Toast was and is always my preferred option, cereal now and again if I’m in the mood. So, what prompted this sudden inexplicable decision to buy some Uncle Tobys Oats and eat what my doctor’s been suggesting for years? Well, firstly they just happened to be on special, and I’d been contemplating making said purchase for a while but hadn’t quite plucked up the courage. Secondly, it seemed an appropriate choice seeing as winter had set in. And thirdly, my digestive system seems to have forgotten how to work all on its own, to the point where I recently had to be wheeled into a little operating room so some nice doctor could shove a little camera down my gut and take pretty pictures of my insides.

Nothing too alarming down there, but thought I’d be proactive and add a little more fibre to the morning ritual. More often than not, the weekday breakfast routine involves eating a slice of toast with vegemite on the way to work then having the first cuppa of the day somewhere between morning tea and lunchtime depending on how busy the morning is, so any change was going to be an improvement.

But I had to plan this. I knew I wasn’t going to be able to eat a bowl of what looks like regurgitated baby food without some accompanying disguise. Headed up the far end of the supermarket for a packet of frozen mixed berries, from Chile mind you, what’s wrong with good Aussie berries, doesn’t anyone do frozen Aussie berries? I’d prefer to buy local fresh berries, but in the quantities I need I’ll never be able to afford to keep up the supply, so frozen berries it is from the other side of the world.

Armed with berry disguise and a sachet of triple berry oats, I ventured where I had not gone for well over sixty years. The ping of the microwave announced the beginning of the experiment, so with stoic gusto I tucked in and polished off the lot in about sixty seconds. Despite my initial scepticism I have to admit it was actually palatable. Not as satisfying as vegemite on toast, but it did actually fill the hole and I wasn’t hungry again until lunchtime, which presumably is the whole point of breakfast anyway.

They haven’t been on special again, but I have been back to buy a second packet, and am now nearly due for the third, so the experiment must’ve worked.
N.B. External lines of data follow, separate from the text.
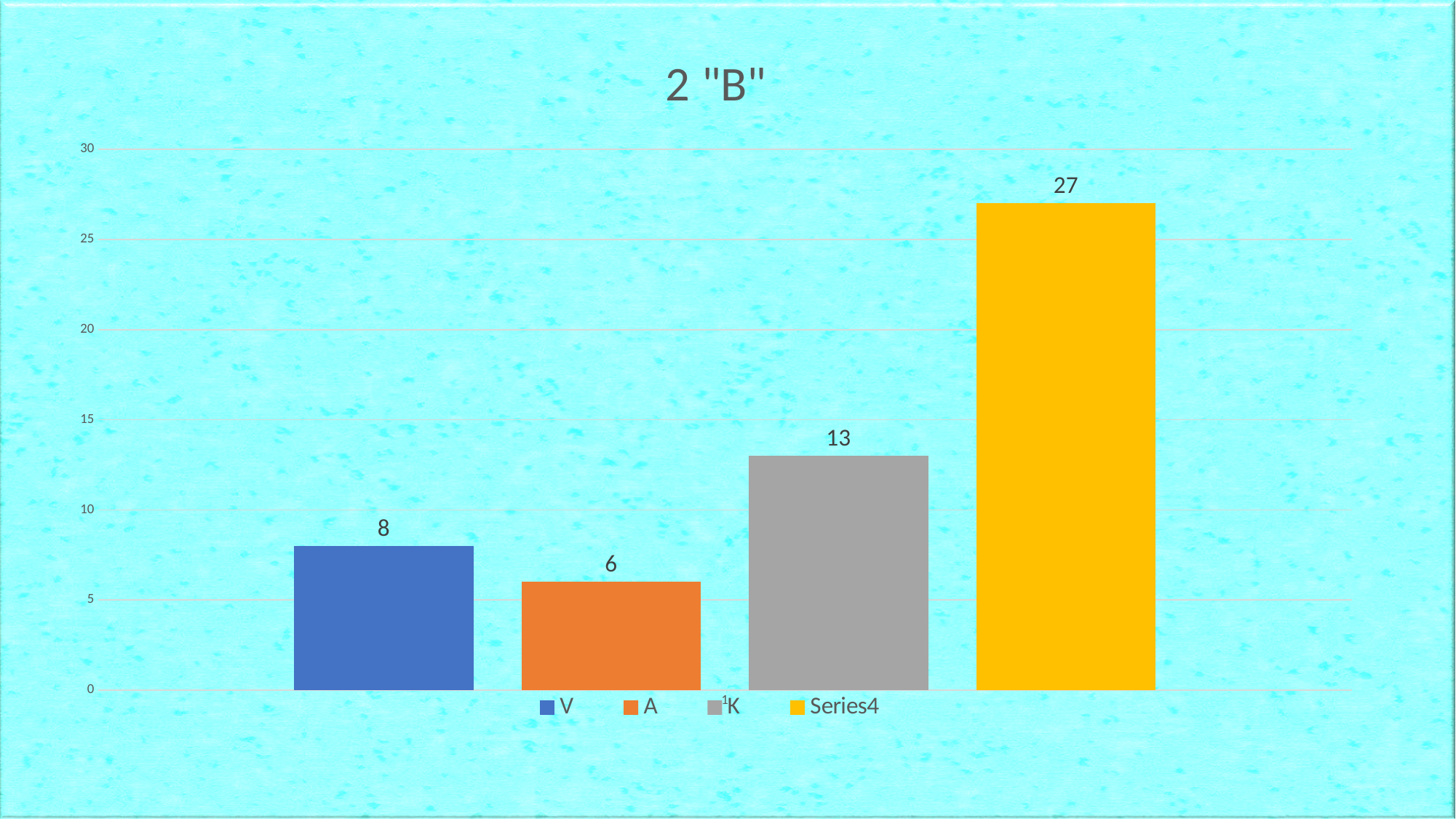
How many series does the legend list? 4 Which series has the lowest value? A What is the value for V? 8 What is the value for A? 6 What kind of chart is shown? Bar chart What is the title of the chart? 2 "B" What is the value for Series4? 27 Which is larger, the value for V or the value for K? K Which series has the highest value? Series4 What is the value for K? 13 What is the difference between the values for Series4 and K? 14 What is the difference between the values for V and A? 2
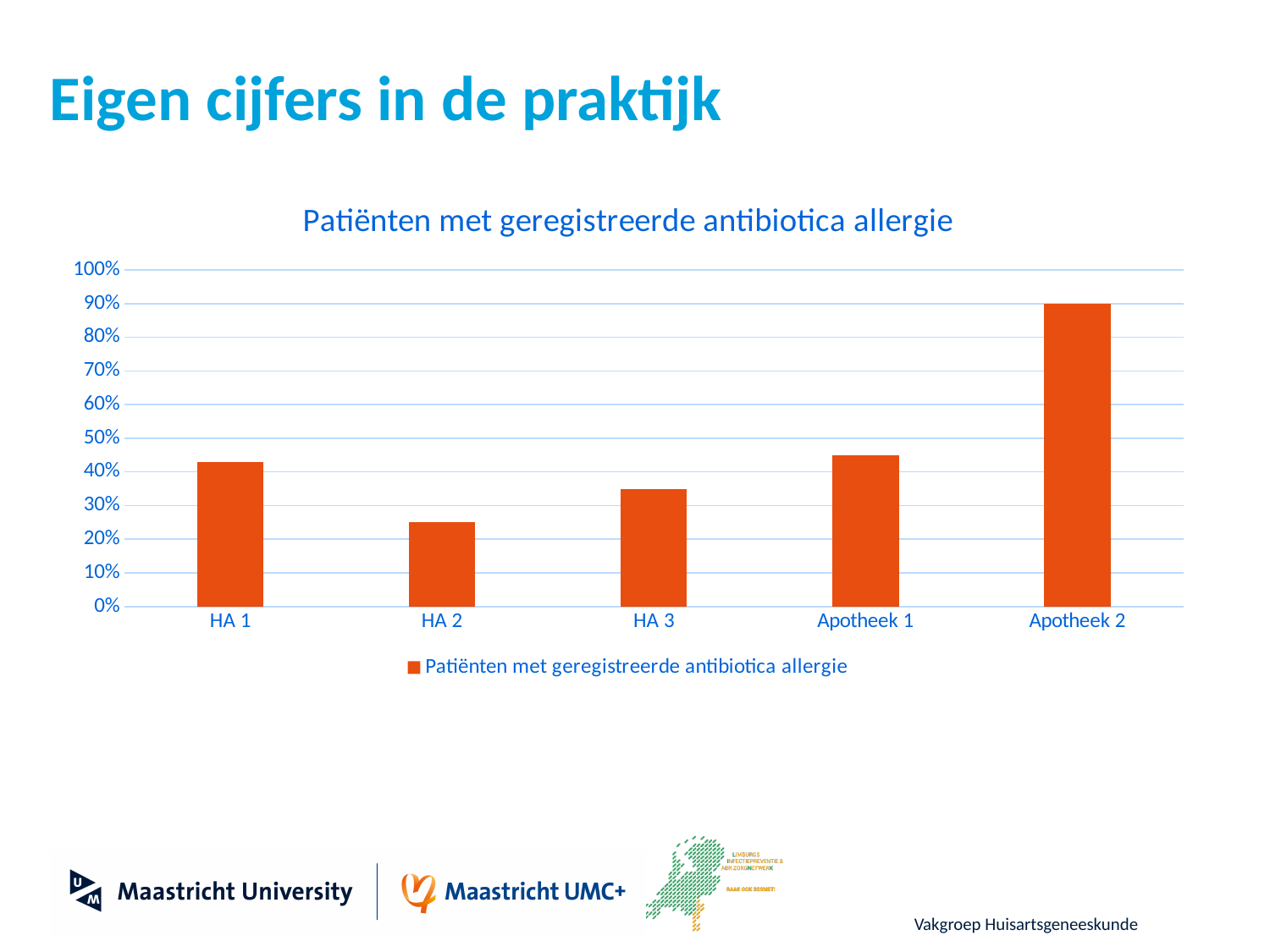
Is the value for HA 1 greater or less than 40%? greater Which category has the highest value in the chart? Apotheek 2 Is the value for Apotheek 1 greater or less than 50%? less Is the value for HA 2 greater or less than 30%? less How many categories are shown on the x axis of the chart? 5 Which is larger, the value for HA 1 or the value for HA 3? HA 1 What is the value for Apotheek 2? 90% Which category has the lowest value in the chart? HA 2 How many series does the chart legend list? 1 What kind of chart is shown on the slide? bar chart What is the title of the chart? Patiënten met geregistreerde antibiotica allergie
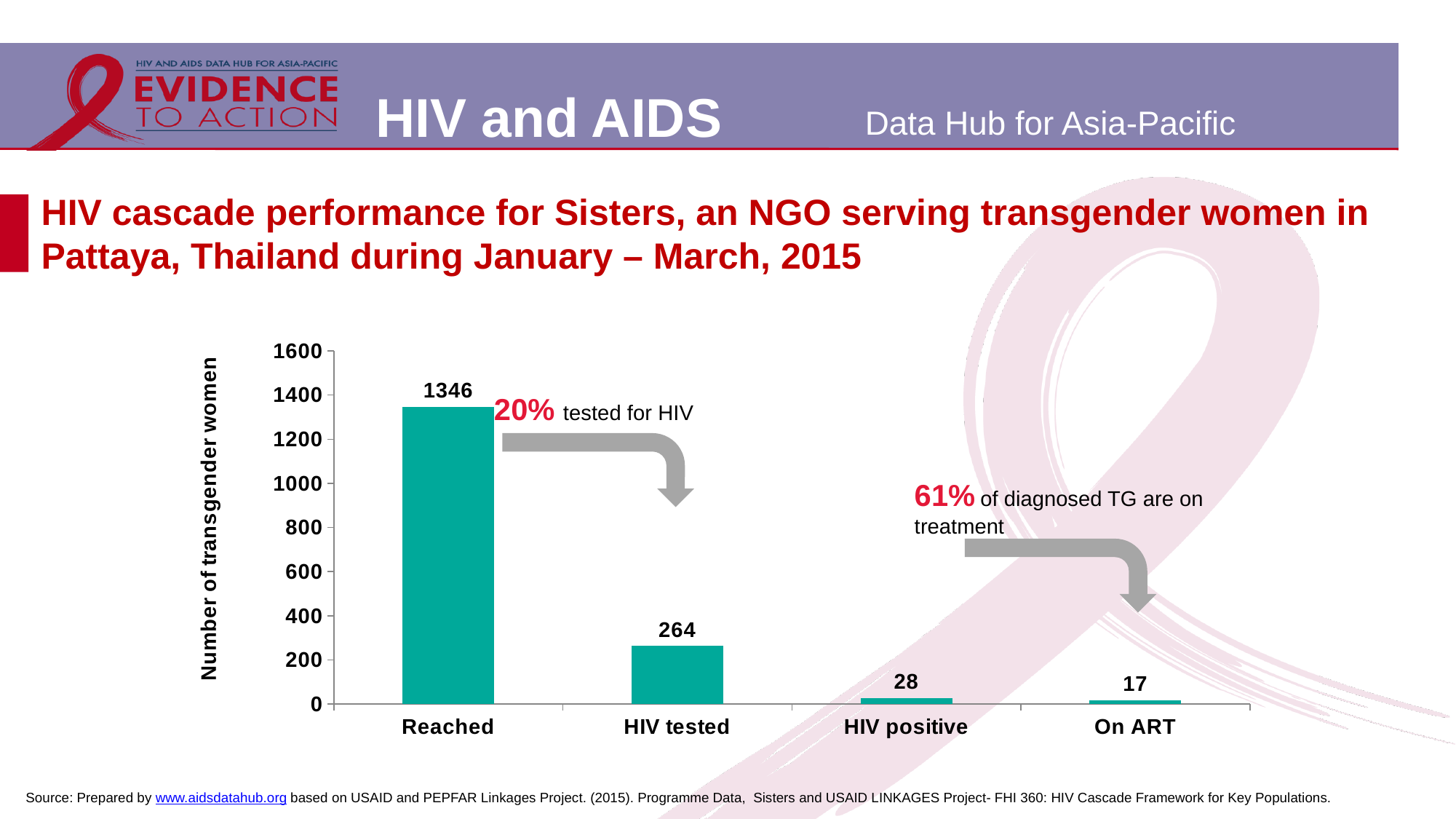
What is the value for HIV positive? 28 What is the value for HIV tested? 264 What is the number of transgender women reached? 1346 How many categories are shown on the x axis? 4 What is the value for On ART? 17 Which category has the lowest value? On ART Which is larger, the value for HIV tested or the value for HIV positive? HIV tested What is the difference between HIV positive and On ART? 11 What is the label of the y axis? Number of transgender women What kind of chart is shown on the slide? Bar chart What is the difference between the number reached and the number HIV tested? 1082 Which category has the highest value? Reached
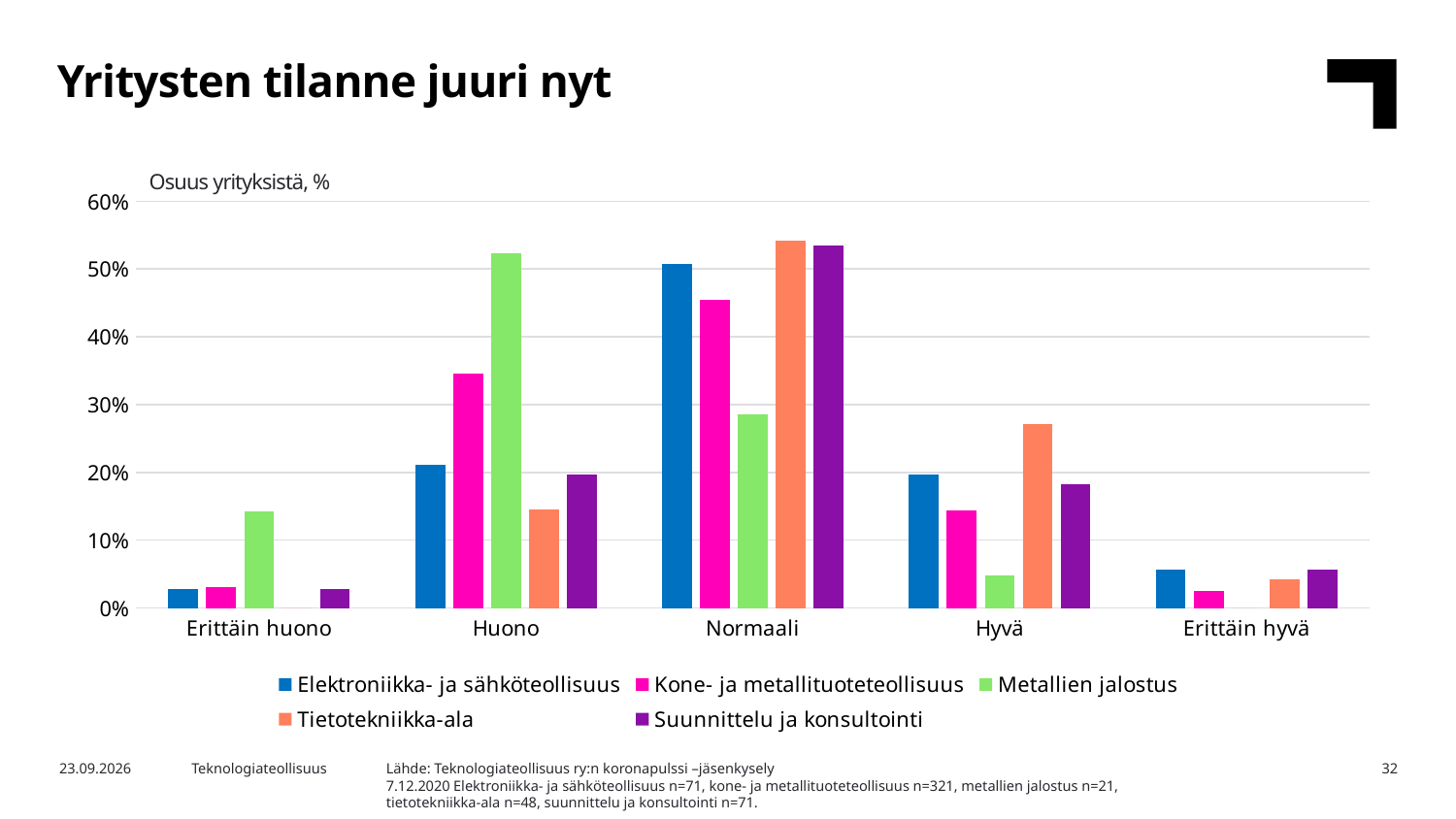
In the Huono category, which is larger: Elektroniikka- ja sähköteollisuus or Tietotekniikka-ala? Elektroniikka- ja sähköteollisuus What kind of chart is shown on the slide? bar chart In the Hyvä category, which series has the highest value? Tietotekniikka-ala In the Huono category, which series has the highest value? Metallien jalostus How many categories are shown on the x axis? 5 Is the value for Tietotekniikka-ala in the Hyvä category greater or less than 20%? greater Is the value for Metallien jalostus in the Huono category greater or less than 50%? greater In the Normaali category, which is larger: Elektroniikka- ja sähköteollisuus or Metallien jalostus? Elektroniikka- ja sähköteollisuus How many series does the legend list? 5 In the Hyvä category, which series has the lowest value? Metallien jalostus What is the label shown above the y axis? Osuus yrityksistä, % Is the value for Kone- ja metallituoteteollisuus in the Huono category greater or less than 30%? greater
Somehow I managed to break through the psychological or physiological or whatever barrier was preventing me from evaluating where the refusal came from and how to overcome it.

Maybe I should make a list of all the other areas in my life where some supposedly invisible barrier causes me to see the task as a hill too hard to climb which then prevents me from moving forward. Now, that would include writing first and foremost, attending meetings, writing, filling in business credit application forms, cleaning windows, writing, reading and understanding TV, DVD and sound system instruction manuals, exploring the capabilities of my computer that after all these years still remain a mystery, painting the spare bedroom, laundry and loo, the last rooms which have never been repainted since moving here in ’95, the list could be rather extensive if I thought about it long enough. Oh yeah, then there’s writing, the biggest brick wall of all to clamber over.

Well, it might have taken more than sixty years to conquer the oatmeal barrier, so while there’s life there’s hope, but then again, you can’t rush these things.